CONSIGNE A. Selon le texte sur la lettre d'Eric Morvan aux policiers, combien de fonctionnaires de police français ont reçu cette lettre ?
CONSIGNE B. Indiquez si chacune des affirmations suivantes est conforme au texte sur la lettre d'Eric Morvan aux policiers : (i) Eric Morvan est né à Nevers ; (ii) la lettre a été envoyée un lundi ; (iii) Eric Morvan occupe le poste de DGPN depuis plus de cinq ans.
CONSIGNE C. Poursuivez le texte sur la lettre d'Eric Morvan aux policiers à partir de sa dernière phrase.

Bonjour
Il se nomme Eric Morvan, 62 ans. Né à Nevers, haut fonctionnaire, carrière ascendante exemplaire, occupe depuis près de deux ans le poste à haut risque de directeur général de la police nationale (DGPN) Fait sans précédent, il invite dans une lettre envoyée à tous les policiers, vendredi 19 avril, la profession au dialogue et à la libération de la parole face à la vague de suicides dans l’institution, un sujet tabou chez les forces de l’ordre.
Dans sa lettre aux 150 000 fonctionnaires de police français (et dont l’Agence France-Presse a eu copie) Eric Morvan enjoint à parler du suicide – une démarche atypique qui ne va pas nécessairement de soi dans l’institution.
« Plusieurs de nos collègues ont mis fin à leurs jours. Certains penseront peut-être que ce dramatique enchaînement relève d’un facteur mimétique 1 et que, plus on parle du suicide, plus on prend le risque d’en susciter, dans un contexte rendu encore plus difficile par la charge opérationnelle ».
« Il faut en parler. Sans crainte d’être jugé. Il faut se confier, se persuader qu’avouer un mal-être n’est jamais une faiblesse (…) La responsabilité humaine que l’on doit reconnaître à celui ou celle qui prend cette terrible décision ne nous exonère pas de la nôtre »
Le DGPN, qui évoque « un devoir collectif », y compris et surtout des chefs, dont le management est, nous dit l’AFP, « souvent pointé du doigt par les organisations syndicales de gardiens de la paix ».

(Lignes de données)

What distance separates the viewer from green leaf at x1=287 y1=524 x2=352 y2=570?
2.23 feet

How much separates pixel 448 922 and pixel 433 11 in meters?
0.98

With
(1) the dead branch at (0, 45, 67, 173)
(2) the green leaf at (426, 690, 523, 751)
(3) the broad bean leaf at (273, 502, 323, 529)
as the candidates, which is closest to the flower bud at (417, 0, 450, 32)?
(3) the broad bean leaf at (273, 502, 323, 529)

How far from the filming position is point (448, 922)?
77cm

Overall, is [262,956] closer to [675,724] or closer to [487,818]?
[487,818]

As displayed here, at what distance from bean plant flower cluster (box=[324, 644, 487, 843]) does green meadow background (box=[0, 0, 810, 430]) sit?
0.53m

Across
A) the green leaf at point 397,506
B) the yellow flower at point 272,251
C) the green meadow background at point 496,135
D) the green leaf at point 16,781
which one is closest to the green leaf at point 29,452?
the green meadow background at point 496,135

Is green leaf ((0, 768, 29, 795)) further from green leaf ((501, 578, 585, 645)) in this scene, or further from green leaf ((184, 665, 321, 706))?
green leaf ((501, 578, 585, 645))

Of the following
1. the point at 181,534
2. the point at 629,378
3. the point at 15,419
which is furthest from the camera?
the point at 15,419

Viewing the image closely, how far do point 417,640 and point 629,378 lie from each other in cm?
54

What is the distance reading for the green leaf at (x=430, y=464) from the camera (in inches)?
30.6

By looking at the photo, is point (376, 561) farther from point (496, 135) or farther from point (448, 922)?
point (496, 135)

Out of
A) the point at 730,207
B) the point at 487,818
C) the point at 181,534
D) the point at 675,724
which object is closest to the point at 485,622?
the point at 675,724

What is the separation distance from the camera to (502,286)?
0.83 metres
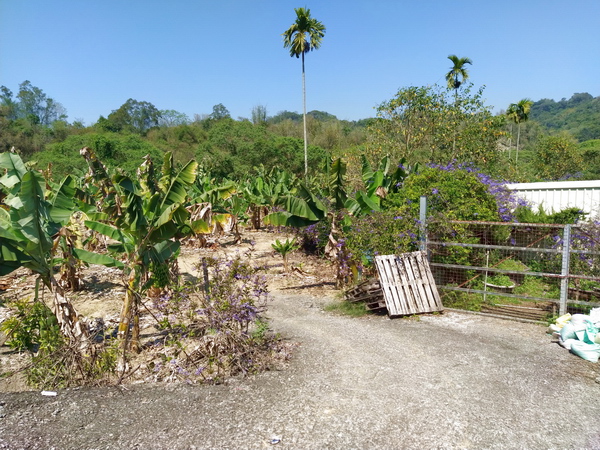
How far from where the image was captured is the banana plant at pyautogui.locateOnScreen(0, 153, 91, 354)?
5.38 m

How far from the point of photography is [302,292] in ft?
33.1

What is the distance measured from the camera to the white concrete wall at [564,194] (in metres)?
10.8

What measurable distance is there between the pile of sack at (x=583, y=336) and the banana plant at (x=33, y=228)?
6608mm

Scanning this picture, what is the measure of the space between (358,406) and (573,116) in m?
156

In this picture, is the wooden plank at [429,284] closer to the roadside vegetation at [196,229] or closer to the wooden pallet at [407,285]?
the wooden pallet at [407,285]

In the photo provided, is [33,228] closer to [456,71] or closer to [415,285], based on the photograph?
[415,285]

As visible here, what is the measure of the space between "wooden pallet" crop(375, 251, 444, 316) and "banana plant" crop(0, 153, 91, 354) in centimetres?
499

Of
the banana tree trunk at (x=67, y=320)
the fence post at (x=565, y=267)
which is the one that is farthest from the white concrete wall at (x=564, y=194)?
the banana tree trunk at (x=67, y=320)

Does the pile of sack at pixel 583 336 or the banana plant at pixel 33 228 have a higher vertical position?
the banana plant at pixel 33 228

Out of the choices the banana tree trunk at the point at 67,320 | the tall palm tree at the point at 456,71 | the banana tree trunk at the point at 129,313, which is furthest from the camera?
the tall palm tree at the point at 456,71

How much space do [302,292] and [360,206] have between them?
2.45m

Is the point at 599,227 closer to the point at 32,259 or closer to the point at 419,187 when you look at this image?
the point at 419,187

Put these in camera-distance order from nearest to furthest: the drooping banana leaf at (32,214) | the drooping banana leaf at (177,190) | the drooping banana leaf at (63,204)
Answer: the drooping banana leaf at (32,214) → the drooping banana leaf at (63,204) → the drooping banana leaf at (177,190)

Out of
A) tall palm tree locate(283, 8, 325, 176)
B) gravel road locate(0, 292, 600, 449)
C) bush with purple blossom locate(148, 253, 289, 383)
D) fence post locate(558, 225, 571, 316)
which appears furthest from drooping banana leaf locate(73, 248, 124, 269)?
tall palm tree locate(283, 8, 325, 176)
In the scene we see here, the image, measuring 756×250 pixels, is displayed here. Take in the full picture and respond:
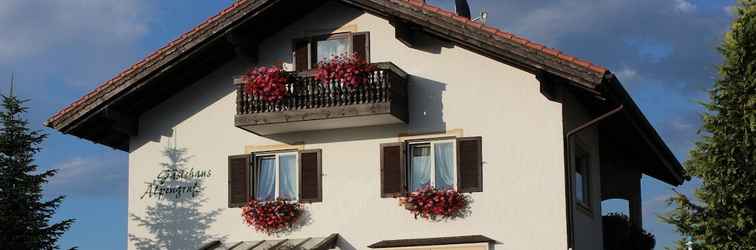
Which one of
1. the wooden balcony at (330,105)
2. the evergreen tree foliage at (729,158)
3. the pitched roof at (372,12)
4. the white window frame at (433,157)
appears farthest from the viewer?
the white window frame at (433,157)

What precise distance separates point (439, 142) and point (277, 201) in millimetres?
3064

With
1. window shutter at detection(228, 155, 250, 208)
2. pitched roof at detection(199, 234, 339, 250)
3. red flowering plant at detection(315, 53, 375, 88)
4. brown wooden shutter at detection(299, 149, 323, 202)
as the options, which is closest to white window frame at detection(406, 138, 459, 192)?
red flowering plant at detection(315, 53, 375, 88)

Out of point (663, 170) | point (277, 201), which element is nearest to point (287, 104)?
point (277, 201)

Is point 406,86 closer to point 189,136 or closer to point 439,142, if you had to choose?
point 439,142

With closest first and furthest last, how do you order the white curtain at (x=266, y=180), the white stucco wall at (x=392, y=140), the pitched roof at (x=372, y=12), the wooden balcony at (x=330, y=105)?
the pitched roof at (x=372, y=12), the white stucco wall at (x=392, y=140), the wooden balcony at (x=330, y=105), the white curtain at (x=266, y=180)

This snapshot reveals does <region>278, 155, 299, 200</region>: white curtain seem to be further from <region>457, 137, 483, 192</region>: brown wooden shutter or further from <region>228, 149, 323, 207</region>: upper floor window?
<region>457, 137, 483, 192</region>: brown wooden shutter

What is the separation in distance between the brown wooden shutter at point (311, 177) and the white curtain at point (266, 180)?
0.61m

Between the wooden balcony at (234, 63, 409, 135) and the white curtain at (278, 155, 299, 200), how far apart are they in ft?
2.41

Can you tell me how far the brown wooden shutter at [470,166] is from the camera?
2669 cm

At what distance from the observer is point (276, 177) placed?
28.1m

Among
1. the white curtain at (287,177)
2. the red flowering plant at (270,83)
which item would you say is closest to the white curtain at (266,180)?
the white curtain at (287,177)

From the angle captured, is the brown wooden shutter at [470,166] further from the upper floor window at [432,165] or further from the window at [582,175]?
the window at [582,175]

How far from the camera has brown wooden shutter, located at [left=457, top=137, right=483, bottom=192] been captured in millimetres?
26688

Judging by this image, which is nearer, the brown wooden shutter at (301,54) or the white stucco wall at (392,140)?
the white stucco wall at (392,140)
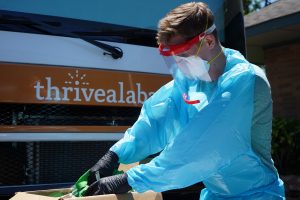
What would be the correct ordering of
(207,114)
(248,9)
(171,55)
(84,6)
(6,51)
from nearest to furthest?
(207,114) < (171,55) < (6,51) < (84,6) < (248,9)

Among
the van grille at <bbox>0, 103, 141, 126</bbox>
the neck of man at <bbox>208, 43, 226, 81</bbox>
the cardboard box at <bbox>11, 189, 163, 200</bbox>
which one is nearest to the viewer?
the cardboard box at <bbox>11, 189, 163, 200</bbox>

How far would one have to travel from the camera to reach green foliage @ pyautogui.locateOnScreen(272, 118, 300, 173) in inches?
315

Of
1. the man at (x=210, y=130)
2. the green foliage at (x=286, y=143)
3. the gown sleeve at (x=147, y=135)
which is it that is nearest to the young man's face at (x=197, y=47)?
the man at (x=210, y=130)

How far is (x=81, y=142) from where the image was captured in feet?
9.87

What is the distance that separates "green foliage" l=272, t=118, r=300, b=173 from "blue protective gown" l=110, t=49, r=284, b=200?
19.9ft

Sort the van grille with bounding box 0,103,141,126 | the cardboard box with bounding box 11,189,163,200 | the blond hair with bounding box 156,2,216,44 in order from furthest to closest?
1. the van grille with bounding box 0,103,141,126
2. the blond hair with bounding box 156,2,216,44
3. the cardboard box with bounding box 11,189,163,200

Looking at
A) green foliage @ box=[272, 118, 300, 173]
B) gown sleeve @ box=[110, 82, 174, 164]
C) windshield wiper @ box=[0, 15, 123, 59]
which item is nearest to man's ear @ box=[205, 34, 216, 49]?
gown sleeve @ box=[110, 82, 174, 164]

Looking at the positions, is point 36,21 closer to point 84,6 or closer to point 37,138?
point 84,6

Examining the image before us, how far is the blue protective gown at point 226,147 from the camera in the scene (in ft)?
6.36

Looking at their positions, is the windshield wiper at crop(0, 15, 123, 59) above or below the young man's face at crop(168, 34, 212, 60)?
above

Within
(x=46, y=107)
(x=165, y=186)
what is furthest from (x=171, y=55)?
(x=46, y=107)

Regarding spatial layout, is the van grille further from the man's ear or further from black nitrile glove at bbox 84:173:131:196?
the man's ear

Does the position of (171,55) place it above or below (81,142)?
above

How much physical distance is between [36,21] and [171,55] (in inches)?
46.5
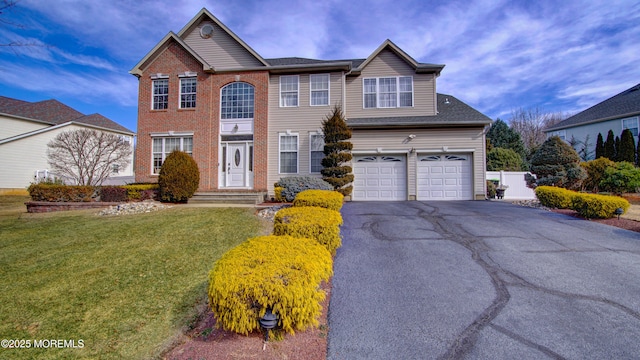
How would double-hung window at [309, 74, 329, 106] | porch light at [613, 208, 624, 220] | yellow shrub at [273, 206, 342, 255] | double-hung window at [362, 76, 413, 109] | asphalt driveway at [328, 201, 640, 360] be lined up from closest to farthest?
1. asphalt driveway at [328, 201, 640, 360]
2. yellow shrub at [273, 206, 342, 255]
3. porch light at [613, 208, 624, 220]
4. double-hung window at [309, 74, 329, 106]
5. double-hung window at [362, 76, 413, 109]

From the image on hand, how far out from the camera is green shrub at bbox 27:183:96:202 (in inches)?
411

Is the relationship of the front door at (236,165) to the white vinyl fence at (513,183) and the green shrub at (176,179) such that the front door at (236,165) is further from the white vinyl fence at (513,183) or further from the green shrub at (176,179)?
the white vinyl fence at (513,183)

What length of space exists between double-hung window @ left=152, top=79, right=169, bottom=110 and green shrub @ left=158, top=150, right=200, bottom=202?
4.05m

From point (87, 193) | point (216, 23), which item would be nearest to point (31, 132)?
point (87, 193)

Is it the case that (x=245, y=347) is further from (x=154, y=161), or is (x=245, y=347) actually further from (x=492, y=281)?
(x=154, y=161)

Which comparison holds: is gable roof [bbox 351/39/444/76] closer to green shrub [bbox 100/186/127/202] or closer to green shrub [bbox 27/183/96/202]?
green shrub [bbox 100/186/127/202]

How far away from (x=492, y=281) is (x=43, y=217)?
13.1 m

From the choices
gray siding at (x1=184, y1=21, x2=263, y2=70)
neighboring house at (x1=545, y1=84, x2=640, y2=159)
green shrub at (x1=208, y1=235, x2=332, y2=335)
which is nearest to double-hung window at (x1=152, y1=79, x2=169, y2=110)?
gray siding at (x1=184, y1=21, x2=263, y2=70)

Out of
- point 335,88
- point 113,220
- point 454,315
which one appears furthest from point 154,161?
point 454,315

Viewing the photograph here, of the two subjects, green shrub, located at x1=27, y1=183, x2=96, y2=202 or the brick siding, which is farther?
the brick siding

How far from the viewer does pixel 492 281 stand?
13.4ft

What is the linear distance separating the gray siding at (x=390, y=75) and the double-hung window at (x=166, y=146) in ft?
27.4

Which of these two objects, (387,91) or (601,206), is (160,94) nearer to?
(387,91)

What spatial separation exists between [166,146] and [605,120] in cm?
3289
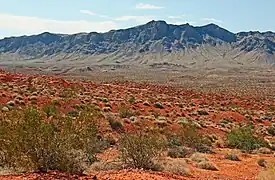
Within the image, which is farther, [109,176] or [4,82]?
[4,82]

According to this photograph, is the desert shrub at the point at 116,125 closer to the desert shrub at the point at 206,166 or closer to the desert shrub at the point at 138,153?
the desert shrub at the point at 206,166

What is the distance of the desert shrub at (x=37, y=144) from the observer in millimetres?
11852

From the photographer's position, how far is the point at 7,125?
505 inches

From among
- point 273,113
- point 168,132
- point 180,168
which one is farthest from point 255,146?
point 273,113

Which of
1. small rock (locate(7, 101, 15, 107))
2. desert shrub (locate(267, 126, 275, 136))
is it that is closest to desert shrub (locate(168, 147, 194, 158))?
small rock (locate(7, 101, 15, 107))

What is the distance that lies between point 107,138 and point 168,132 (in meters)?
5.05

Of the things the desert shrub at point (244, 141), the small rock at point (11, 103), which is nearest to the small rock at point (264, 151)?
the desert shrub at point (244, 141)

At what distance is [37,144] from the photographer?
11844mm

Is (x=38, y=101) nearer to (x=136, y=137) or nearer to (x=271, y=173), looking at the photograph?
(x=136, y=137)

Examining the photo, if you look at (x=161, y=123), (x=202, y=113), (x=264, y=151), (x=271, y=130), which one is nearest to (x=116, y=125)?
(x=161, y=123)

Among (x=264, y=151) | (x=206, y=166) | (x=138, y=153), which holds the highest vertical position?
(x=138, y=153)

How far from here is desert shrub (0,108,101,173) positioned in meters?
11.9

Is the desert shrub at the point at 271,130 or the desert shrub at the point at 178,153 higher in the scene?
the desert shrub at the point at 178,153

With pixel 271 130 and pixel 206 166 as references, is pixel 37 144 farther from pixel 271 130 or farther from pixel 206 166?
pixel 271 130
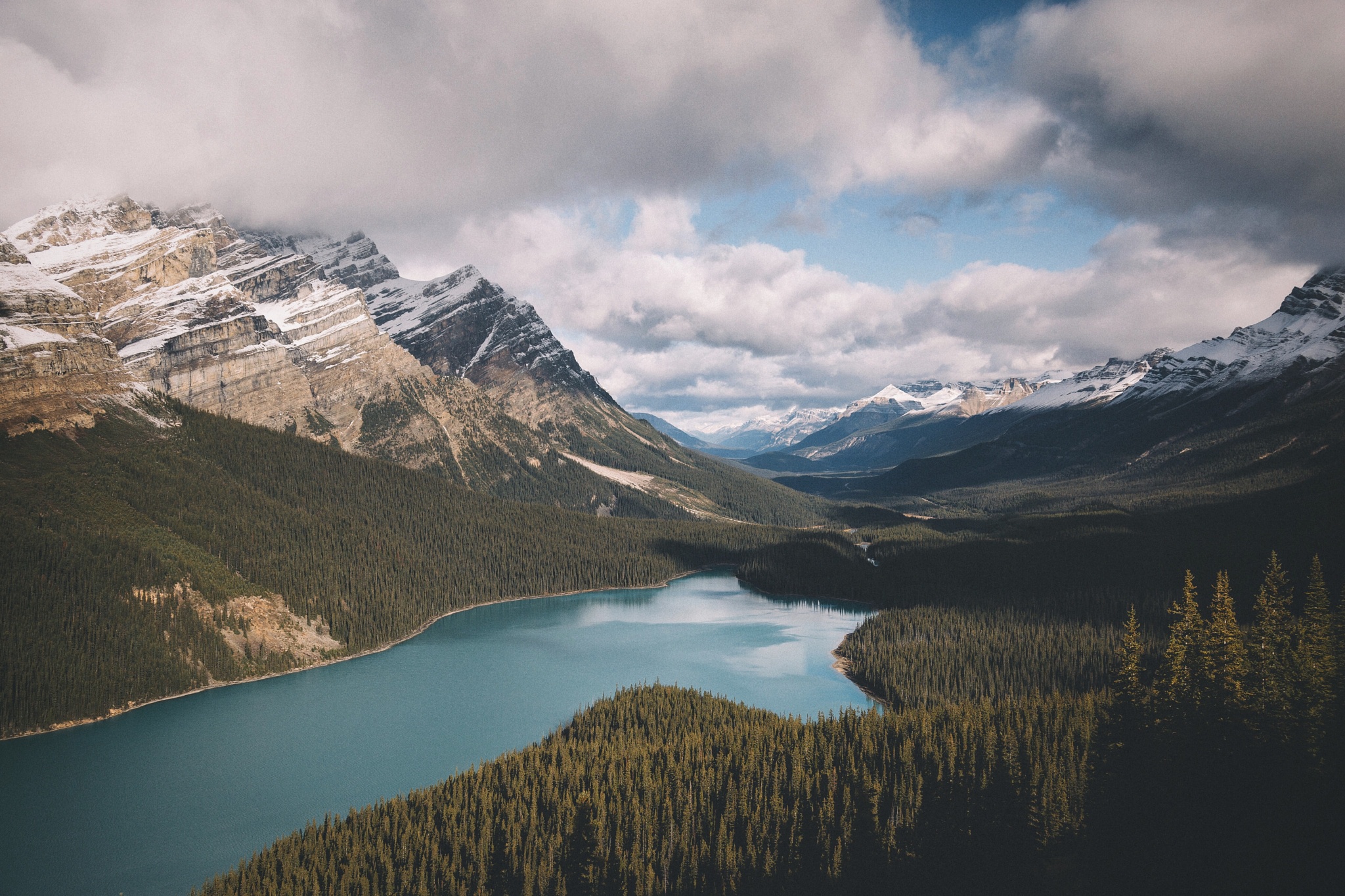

RÉSULTAT A. 150 000 fonctionnaires de police français.

RÉSULTAT B.
(i) Oui : « Né à Nevers ».
(ii) Non : « vendredi 19 avril ».
(iii) Non : « depuis près de deux ans ».

RÉSULTAT C.
Intérieur, Solidarités et Santé
Le Monde pascal, qui consacre sa manchette au phénomène : « Suicides dans la police : l’état d’urgence », donne la parole (Louise Couvelaire) à Sebastian Roché, directeur de recherche au Centre national de la recherche scientifique et « spécialiste de la police ». Il a notamment publié De la police en démocratie (Grasset, 2016). Pour ce chercheur, le nombre important de suicides de policiers enregistrés depuis le début de l’année est un phénomène alarmant, mais difficile à analyser, faute d’études sur le sujet. Extraits :
« Le taux de sur-suicides des policiers se maintient à un niveau élevé depuis longtemps. Cela fait quarante ans que l’on sait qu’il y a davantage de suicides chez les policiers que dans le reste de la population à structure égale, c’est-à-dire entre 35 ans et 45 ans et majoritairement masculine. En juin 2018, un rapport du Sénat pointait un taux de suicides dans la police supérieur de 36 % à celui de la population générale. Mais ce qui est certain, c’est que l’année 2019 est très mal partie, et c’est alarmant. Si le rythme se maintient, on pourrait atteindre le record de l’année 1996, ‘’ année noire ‘’ qui avait enregistré soixante-dix suicides.
Les causes de ce taux de « sur-suicides » ?
« On ne le sait pas justement. Et c’est bien le problème. Il n’existe aucune étude de fond du ministère de l’intérieur permettant d’analyser le phénomène. Il y a un défaut de volonté de comprendre. C’est une lacune historique et structurelle de Beauvau. Résultat, nous n’avons toujours pas réussi à identifier le problème ni été capables de mesurer l’efficacité des mesures mises en place jusqu’à présent. (…)
« La qualité de la relation avec la population joue probablement un rôle important. En 2016, elle était meilleure que les années précédentes, ce qui peut aider les policiers à donner un sens à leur engagement.
« Sur ce terrain, 2019 est une année conflictuelle et donc difficile. Les policiers sont mis en cause par une partie de la population qui jusque-là les soutenait. Pour répondre à leur détresse, il ne suffit pas d’ouvrir une ligne téléphonique, comme le prévoit le plan antisuicides, il faut multiplier les portes d’entrée pour appeler à l’aide, comme l’a fait la police de Montréal, au Canada, en formant la hiérarchie, les syndicats et des pairs référents. »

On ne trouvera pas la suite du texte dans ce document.